В 1921 году разница заключалась в том, что поволжские крестьяне, казалось, понимали, что их ждет впереди.
Фармер Мерфи почувствовал, что ландшафт и климат оказывают решающее влияние на менталитет крестьян. Мерфи обосновался в Москве в 1921 году и совершил свое единственное турне по зоне массового голода поздней осенью, которая в России часто считается зимой. Чтобы понять «задумчивый и мрачный дух народа», писал он по возвращении в столицу, достаточно было побывать в русской деревне зимой.
Я многое повидал в своей недавней поездке, и результатом всегда было ощущение сокращения сердца, удушья. Пейзаж, насколько хватает глаз, покрыт снегом. Ничто не нарушает монотонности этого белого простора и свинцово-серого цвета низко нависших облаков, за исключением редких стай черных и серовато-коричневых ворон, которые только усиливают общий унылый вид. Тишина глубока и не нарушается. Как будто все чувства, кроме зрения, парализованы, и даже оно притуплено. Затем на расстоянии вы замечаете темно-фиолетовое пятно среди белого. Это группа домов или избушек.

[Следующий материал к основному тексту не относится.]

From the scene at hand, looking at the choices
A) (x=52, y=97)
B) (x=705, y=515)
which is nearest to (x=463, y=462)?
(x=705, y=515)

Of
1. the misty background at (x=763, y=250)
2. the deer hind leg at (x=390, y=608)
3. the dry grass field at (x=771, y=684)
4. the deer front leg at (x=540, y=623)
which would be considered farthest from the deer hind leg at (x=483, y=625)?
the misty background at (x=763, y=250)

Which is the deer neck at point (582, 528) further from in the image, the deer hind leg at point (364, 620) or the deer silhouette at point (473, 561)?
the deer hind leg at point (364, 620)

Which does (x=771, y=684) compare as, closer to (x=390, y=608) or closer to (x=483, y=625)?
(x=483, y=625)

Избы обычно располагались группами. Поскольку система крестьянских общин традиционно предусматривала периодическое перераспределение земли, не имело смысла строить свой дом на земле, которую вы могли бы когда-нибудь уступить другому. Таким образом, жилища были сосредоточены в деревнях. Горький не увидел в композиции ничего, что могло бы рекомендовать ее саму: «Бескрайняя равнина, на которой громоздятся деревянные, покрытые соломой деревни, обладает ядовитым свойством, которое опустошает человека и лишает его всех желаний. Если крестьянин выходит за пределы своей деревни, он смотрит в пустоту вокруг себя и через короткое время чувствует, что эта пустота заполнила его душу». Побег невозможен; крестьянин низведен до «ничтожного, маленького человечка, брошенного на эту скучную землю для каторжных работ».

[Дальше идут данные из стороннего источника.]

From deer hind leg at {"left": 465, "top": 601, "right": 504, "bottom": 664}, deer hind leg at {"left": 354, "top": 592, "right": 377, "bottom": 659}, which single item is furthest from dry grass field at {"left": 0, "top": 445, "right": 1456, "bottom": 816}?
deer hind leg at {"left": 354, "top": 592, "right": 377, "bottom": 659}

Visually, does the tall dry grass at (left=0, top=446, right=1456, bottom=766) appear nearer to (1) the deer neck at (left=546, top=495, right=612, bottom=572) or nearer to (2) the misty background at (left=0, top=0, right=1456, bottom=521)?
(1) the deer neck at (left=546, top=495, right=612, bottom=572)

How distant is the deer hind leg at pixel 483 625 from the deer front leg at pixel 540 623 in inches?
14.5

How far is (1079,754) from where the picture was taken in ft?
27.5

Профессор И. И. Моссолов, историк из Московского университета, в эссе, запрошенном и переведенном на английский АРА, более подробно описал решающее влияние природы на формирование взглядов крестьянина на жизнь:
Примитивная система ведения сельского хозяйства среди нестабильной природы, еще не освоенной человеком, превращает русского крестьянина в беспомощного фаталиста. Не зная, как бороться с морозом и жарой, с засухой и дождем, которые, в свою очередь, могут стать опасностью для упорной работы, которую он выполнял целый год, он пытается спасти дело своих рук смирением и покорностью Природе. Его жизнь ограничена строжайшими традициями, которые передаются от отца к сыну и внуку — только в определенные дни он начинает сеять, вспахивать, косить и собирать урожай; у него нет собственной инициативы, нет способности наилучшим образом использовать природу и приспособить ее к своим потребностям.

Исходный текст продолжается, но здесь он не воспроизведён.